Authors: Yixin Cheng, Hongcheng Guo, Yangming Li, Leonid Sigal

ICML 2025 | Venue PDF | Archive PDF | Plain Text | LLM Run Details

Reproducibility Variable Result LLM Response
Research Type Experimental The experimental results show SIRA achieves nearly 100% attack success rates on seven recent watermarking methods with only $0.88 per million tokens cost. Our work exposes a widely prevalent vulnerability in current watermarking algorithms.
Researcher Affiliation Academia 1University of British Columbia 2Vector Institute for AI 3Fudan University 4University of Cambridge 5Canada CIFAR AI Chair 6NSERC CRC Chair. Correspondence to: Yixin Cheng <EMAIL>.
Pseudocode Yes The pseduocode of our algorithm is shown in Algorithm 1. Algorithm 1 Pseudocode for Self-information rewrite attack
Open Source Code No The source code is available at SIRA. ... We will release our code to the community to facilitate further research in developing responsible AI practices and advancing the robustness of watermarking algorithms.
Open Datasets Yes Following prior watermarking research (Kirchenbauer et al., 2023; Zhao et al., 2023; Liu et al., 2024; Kuditipudi et al., 2023), we utilize the C4 dataset (Raffel et al., 2020a) for general-purpose text generation scenarios. ... We conduct additional experiments on the Open Gen dataset (Krishna et al., 2024), which consists of sampled passages from Wiki Text-103.
Dataset Splits Yes Following prior watermarking research (Kirchenbauer et al., 2023; Zhao et al., 2023; Liu et al., 2024; Kuditipudi et al., 2023), we utilize the C4 dataset (Raffel et al., 2020a) for general-purpose text generation scenarios. We selected 500 random samples from the test set to serve as prompts for generating the subsequent 230 tokens, using the original C4 texts as non-watermarked examples. ... We used generated 500 attack texts as positive samples and 500 human-written texts as negative samples.

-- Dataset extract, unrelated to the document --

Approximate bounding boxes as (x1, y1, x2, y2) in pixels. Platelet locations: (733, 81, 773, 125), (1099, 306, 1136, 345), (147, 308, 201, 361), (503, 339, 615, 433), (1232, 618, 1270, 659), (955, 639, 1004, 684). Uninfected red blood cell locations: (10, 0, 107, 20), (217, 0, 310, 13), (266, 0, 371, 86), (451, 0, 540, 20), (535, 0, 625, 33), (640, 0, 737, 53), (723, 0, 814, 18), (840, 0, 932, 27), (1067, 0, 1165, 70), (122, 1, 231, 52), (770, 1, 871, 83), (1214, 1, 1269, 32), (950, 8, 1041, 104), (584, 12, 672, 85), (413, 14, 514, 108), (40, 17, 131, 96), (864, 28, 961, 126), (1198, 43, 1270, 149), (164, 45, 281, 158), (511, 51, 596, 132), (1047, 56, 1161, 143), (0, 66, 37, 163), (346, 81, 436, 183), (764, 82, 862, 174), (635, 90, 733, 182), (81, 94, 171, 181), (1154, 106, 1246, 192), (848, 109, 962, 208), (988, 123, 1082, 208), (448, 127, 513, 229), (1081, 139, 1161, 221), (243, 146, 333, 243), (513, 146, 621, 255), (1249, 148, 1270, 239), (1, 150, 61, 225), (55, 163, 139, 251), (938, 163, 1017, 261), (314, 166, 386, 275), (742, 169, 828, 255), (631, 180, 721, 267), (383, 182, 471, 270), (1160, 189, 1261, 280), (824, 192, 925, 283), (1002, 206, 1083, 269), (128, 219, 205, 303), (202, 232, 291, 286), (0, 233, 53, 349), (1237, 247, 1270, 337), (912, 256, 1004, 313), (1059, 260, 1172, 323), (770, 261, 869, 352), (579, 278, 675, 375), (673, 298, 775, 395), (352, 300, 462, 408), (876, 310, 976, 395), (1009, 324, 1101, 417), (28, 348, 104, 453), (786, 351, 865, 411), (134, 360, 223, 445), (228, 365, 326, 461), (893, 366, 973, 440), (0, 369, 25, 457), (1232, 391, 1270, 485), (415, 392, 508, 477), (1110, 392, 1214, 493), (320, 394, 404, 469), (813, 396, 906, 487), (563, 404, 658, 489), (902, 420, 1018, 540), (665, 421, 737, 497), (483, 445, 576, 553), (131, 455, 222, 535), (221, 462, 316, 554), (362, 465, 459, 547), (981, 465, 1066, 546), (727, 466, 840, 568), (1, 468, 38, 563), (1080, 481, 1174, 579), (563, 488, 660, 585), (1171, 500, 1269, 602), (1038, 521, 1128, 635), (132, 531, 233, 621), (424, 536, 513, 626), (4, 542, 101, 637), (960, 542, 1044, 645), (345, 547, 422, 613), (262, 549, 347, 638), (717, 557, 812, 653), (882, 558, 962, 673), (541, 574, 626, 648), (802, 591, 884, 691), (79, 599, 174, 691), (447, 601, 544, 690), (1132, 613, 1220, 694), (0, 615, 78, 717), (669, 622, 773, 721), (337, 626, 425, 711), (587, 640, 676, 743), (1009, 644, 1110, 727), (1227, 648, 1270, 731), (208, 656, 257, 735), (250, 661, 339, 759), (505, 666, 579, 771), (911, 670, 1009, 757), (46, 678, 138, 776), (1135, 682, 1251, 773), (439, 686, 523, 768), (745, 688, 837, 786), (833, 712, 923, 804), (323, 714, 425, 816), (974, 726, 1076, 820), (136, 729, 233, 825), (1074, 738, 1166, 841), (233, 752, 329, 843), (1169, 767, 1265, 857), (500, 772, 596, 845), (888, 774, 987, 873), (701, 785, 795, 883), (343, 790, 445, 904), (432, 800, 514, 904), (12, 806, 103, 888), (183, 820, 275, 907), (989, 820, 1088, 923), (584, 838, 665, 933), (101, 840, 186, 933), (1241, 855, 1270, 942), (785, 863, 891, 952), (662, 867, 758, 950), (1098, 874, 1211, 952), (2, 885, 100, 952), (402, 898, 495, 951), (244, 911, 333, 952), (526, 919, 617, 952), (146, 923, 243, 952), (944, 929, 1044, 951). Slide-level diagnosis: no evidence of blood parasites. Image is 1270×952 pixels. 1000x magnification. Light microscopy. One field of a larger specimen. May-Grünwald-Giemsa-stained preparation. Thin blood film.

Hardware Specification Yes Our method runs on NVIDIA A100 GPUs(Tiny, Small run on a single GPU). ... The experiments were run on NVIDIA A100 40GB GPUs, utilizing a sequential device map for baseline methods requiring multiple GPUs.
Software Dependencies No We use the huggingface library in our experiment. No specific version numbers were provided for software dependencies.
Experiment Setup Yes For our method, we use ϵ = 0.3 as threshold. ... The watermark hyperparameter settings shown in Appendix A, and the detection settings adhere to the default/recommendations (Pan et al., 2024) configurations of the original works. Specifically, for KGW-k, k is the number of preceding tokens to hash. ... For DIPPER-1 the lex diversity is 60 without order diversity, and for DIPPER-2 we additionally increase the order diversity by 40. The word deletion ratio is set to 0.3 and the synonym substitution ratio is set to 0.5. ... The temperature for the base model is set to 0.7.